The default DB XML search context, which returns documents rather than just matching nodes, is the right strategy here. Each found document provides the channel, title, date, and link used to contextualize one or more hits within the document.

The hits still need to be isolated from their containing documents, though. So libxml2's xpathEval() does subqueries, within each found document, to yield one or more contextualized fragments.

The HTML output is accumulated as a Python list of date-content pairs, and then sorted by date. The reason for this is that XPath itself can't sort results.

Here's the query() method:

  def query(self,q):



    css = getCss()

    script = getScript()

    preamble = getPreamble(q)



    try:

      container = XmlContainer(None, db)

      container.open(None)

      xmlResults = container.queryWithXPath(None, q)

    except:

      print "QueryFailure"

      container.close()

      return "bad query: %s" % q



    if ( xmlResults.size() == 0 ):

      return """<html><head><title>XPath query of Jon's feeds</title>

<style>%s</style>

<script>%s</script></head>

<body>%s <b>no results</b></body></html> """ % (css, script, preamble)



    l = []



    for i in range(xmlResults.size()):

      result = xmlResults.next().asString(None)

      try:

        xmlFragment = libxml2.parseDoc( result )

      except:

        print "NotWellFormed"

        xmlFragment.freeDoc()

        container.close()

        return "bad query: %s" % q



      xpathChannel = "//item/@channel"

      xpathTitle = "//title"

      xpathDate = "//date"

      xpathLink = "//link"



      xpathHits = q



      try:

        channel = xmlFragment.xpathEval(xpathChannel)[0].content

        title = xmlFragment.xpathEval(xpathTitle)[0].content

        date = xmlFragment.xpathEval(xpathDate)[0].content

        link = urllib.unquote(xmlFragment.xpathEval(xpathLink)[0].content)

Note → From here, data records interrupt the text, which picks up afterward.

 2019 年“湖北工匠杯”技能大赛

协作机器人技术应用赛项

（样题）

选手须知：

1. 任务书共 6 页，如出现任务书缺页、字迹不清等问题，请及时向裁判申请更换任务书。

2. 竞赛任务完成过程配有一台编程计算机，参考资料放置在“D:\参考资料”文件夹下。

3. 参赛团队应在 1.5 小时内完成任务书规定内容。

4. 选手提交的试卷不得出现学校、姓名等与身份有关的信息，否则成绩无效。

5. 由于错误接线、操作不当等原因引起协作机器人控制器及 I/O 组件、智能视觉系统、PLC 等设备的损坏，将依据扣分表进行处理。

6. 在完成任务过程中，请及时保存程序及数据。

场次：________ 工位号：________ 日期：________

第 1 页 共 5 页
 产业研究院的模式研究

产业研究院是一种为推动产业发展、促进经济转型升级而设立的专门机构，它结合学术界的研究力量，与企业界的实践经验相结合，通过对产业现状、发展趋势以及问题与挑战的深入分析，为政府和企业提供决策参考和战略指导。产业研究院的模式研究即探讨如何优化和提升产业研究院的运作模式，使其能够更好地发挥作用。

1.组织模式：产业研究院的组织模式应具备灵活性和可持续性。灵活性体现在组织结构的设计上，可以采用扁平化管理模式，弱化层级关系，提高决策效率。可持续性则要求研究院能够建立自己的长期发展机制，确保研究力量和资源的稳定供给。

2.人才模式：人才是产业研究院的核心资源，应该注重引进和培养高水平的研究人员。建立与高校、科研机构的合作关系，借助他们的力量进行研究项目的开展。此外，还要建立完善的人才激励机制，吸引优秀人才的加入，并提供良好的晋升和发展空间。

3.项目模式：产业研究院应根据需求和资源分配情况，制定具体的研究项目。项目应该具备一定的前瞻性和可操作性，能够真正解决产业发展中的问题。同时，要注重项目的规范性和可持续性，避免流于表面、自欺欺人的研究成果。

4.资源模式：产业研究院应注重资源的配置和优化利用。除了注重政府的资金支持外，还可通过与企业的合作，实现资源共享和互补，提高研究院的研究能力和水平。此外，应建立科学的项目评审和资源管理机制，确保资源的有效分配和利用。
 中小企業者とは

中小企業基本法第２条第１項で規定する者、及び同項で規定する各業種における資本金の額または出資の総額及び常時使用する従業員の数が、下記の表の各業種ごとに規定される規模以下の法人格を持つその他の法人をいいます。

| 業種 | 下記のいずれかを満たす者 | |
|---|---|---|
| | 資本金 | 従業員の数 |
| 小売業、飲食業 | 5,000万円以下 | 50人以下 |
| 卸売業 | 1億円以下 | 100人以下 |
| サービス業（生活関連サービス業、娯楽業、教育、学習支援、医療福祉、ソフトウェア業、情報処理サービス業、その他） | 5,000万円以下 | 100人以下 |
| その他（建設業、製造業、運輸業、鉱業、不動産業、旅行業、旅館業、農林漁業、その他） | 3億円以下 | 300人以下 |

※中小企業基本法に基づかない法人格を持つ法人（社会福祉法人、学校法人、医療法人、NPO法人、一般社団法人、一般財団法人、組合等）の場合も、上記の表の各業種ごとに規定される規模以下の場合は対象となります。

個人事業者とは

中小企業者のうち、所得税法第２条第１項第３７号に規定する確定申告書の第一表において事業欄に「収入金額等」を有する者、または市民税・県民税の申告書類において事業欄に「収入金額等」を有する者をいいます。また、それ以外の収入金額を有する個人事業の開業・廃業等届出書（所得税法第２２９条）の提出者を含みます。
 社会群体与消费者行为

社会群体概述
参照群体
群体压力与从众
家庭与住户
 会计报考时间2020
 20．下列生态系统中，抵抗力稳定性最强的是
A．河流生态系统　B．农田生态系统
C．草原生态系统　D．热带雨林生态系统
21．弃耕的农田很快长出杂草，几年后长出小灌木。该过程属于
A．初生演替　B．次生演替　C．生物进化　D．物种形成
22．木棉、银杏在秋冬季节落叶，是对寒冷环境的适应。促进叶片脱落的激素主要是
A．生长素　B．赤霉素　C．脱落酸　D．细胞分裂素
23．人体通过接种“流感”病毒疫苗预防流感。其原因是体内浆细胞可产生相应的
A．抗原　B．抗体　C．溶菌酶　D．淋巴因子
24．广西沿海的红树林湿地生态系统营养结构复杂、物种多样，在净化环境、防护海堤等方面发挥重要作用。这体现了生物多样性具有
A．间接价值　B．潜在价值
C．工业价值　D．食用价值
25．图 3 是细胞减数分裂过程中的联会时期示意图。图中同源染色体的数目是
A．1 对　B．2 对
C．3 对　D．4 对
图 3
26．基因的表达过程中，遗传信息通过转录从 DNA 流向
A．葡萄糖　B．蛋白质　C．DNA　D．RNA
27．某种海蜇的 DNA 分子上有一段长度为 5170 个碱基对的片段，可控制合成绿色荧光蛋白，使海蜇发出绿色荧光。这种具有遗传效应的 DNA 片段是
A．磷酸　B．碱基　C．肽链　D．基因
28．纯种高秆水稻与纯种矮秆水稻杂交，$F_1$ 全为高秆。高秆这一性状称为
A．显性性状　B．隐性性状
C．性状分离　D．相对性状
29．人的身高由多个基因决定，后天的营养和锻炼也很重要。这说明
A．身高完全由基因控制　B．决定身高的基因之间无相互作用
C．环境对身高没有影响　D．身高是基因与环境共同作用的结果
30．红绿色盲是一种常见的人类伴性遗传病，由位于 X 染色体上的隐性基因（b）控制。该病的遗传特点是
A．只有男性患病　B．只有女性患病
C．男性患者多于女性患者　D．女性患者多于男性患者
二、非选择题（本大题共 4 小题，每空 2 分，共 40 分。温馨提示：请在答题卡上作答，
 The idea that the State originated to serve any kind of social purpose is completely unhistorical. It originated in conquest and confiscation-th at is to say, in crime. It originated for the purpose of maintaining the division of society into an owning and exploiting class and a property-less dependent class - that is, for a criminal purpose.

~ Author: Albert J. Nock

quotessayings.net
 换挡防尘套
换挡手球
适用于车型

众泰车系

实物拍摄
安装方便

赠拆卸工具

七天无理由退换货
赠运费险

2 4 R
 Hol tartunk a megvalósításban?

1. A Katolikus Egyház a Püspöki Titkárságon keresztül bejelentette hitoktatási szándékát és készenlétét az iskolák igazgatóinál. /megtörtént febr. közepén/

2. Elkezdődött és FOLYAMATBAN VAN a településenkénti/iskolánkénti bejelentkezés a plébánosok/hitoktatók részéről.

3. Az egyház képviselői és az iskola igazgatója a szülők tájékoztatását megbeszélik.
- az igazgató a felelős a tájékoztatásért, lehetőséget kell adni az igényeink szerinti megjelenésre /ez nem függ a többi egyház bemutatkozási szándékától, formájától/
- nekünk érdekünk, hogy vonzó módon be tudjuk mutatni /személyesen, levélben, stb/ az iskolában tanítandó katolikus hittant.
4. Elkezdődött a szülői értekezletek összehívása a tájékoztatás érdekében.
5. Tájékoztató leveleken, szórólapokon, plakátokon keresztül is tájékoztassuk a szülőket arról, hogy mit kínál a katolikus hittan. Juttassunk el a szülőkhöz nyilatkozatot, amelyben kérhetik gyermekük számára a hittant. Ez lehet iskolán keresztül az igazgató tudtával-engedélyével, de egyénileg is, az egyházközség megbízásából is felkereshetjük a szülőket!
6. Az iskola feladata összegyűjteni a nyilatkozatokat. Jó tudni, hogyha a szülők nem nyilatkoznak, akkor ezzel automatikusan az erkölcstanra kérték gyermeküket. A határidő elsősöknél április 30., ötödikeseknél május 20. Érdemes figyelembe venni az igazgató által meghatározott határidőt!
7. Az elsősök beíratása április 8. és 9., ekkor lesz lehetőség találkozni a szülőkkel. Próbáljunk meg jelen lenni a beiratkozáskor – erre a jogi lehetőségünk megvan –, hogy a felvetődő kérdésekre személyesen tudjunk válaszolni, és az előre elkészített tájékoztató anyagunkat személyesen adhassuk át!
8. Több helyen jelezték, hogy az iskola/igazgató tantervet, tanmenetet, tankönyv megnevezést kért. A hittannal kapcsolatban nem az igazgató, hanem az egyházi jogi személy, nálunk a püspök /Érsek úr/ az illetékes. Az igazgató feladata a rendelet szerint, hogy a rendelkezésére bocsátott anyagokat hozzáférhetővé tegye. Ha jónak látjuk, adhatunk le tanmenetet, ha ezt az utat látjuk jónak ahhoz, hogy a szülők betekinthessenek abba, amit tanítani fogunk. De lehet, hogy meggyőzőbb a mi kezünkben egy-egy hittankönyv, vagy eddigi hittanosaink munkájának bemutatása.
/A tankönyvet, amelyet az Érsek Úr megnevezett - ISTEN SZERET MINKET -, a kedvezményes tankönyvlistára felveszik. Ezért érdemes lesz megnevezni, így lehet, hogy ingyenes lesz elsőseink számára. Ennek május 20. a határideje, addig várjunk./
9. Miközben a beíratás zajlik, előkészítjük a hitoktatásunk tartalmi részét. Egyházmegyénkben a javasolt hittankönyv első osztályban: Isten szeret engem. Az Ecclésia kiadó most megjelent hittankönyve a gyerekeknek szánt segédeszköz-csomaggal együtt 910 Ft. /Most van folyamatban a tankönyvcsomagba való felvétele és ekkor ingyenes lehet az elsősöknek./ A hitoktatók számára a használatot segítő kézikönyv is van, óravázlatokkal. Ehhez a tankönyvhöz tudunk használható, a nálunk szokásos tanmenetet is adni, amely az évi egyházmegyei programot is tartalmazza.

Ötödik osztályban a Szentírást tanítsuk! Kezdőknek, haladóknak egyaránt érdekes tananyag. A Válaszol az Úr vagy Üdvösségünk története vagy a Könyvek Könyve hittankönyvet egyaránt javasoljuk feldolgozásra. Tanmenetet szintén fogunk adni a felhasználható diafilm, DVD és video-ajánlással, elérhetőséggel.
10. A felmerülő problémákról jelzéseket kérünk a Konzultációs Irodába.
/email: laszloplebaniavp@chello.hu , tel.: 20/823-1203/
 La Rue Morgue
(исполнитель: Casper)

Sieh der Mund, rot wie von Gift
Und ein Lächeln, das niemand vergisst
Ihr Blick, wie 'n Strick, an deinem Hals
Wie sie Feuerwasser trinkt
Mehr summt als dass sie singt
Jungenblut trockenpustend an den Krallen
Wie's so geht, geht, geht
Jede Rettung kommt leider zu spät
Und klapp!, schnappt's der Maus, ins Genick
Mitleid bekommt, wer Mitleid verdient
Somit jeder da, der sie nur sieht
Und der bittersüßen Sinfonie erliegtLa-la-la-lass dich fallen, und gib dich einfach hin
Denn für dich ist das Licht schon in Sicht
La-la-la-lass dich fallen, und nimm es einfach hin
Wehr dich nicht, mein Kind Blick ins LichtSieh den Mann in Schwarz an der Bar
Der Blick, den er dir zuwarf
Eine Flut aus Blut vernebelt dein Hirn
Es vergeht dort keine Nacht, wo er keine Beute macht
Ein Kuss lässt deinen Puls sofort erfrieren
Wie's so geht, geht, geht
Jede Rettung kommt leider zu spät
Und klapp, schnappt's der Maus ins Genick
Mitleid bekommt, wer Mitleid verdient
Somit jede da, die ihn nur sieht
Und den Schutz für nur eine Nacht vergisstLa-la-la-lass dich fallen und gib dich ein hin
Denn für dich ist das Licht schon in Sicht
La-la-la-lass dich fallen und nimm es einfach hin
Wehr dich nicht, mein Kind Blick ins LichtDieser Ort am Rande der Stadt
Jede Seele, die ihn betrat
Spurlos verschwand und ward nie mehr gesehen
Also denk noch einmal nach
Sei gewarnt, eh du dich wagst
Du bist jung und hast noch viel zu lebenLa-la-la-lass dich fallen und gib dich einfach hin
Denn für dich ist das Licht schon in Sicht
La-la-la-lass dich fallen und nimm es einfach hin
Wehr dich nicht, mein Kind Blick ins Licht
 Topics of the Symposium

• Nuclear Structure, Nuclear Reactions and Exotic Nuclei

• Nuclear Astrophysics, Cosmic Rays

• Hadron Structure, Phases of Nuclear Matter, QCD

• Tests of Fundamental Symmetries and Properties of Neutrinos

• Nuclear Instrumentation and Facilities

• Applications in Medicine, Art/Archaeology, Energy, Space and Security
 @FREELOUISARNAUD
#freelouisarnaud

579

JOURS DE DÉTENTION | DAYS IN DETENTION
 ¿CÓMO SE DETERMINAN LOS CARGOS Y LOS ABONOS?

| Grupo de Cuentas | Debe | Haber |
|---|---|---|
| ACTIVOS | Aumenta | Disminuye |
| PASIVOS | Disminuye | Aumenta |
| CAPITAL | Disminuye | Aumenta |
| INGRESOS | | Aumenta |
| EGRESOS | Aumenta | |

        hits = xmlFragment.xpathEval(xpathHits)

      except:

        print "CannotSearchWithinFoundDocument"

        xmlFragment.freeDoc()

        container.close()

        return "bad query: %s" % q



      try:

        frags = ''

        for j in range(len(hits)):

          frags = frags + '<div>' + hits[j].serialize() + \

            '</div><hr align="left" width="20%"/>'

      except:

        print "CannotSerializeHits"

        xmlFragment.freeDoc()

        container.close()

        return "bad query: %s" % q



      xmlFragment.freeDoc()



      xhtml = '<p><a href="%s">%s</a> (<b>%s</b>, <b>%s</b>)</p> %s' % (

           link,

           title,

           channel,

           date,

           frags

           )



      l.append ( ( date, xhtml ) )



    container.close()



    l.sort( lambda x, y: cmp ( y[0], x[0] ) )



    xhtml = ''



    for i in range(len(l)):

      xhtml = xhtml + l[i][1]



    page = """

<html><head><title>XPath query of Jon's feeds</title><style>%s</style>

<script>%s</script></head><body>%s %s</body></html>

""" % (css, script, preamble, xhtml)



    return page
    

More from Jon Udell

The Beauty of REST

Lightweight XML Search Servers

The Social Life of XML

Interactive Microcontent

Language Instincts

Not shown in this example is DB XML's indexing. I've tinkered with it, but the database of blog items I've built so far -- about 4000 documents, and 7MB -- doesn't really require indexes yet. As the database grows, I plan to learn more about DB XML's (somewhat bewildering) set of indexing strategies.

I'm also looking forward to using this growing repository to try out other XML-aware databases, and to explore XQuery as well as XPath implementations. It's been a bit of a revelation to see how easily random HTML scooped up from RSS feeds can be XHTML-ized and exposed to structured search. Can this approach scale to the level required to create network effects? I'd love to see Technorati, Feedster, and eventually Google give it a try.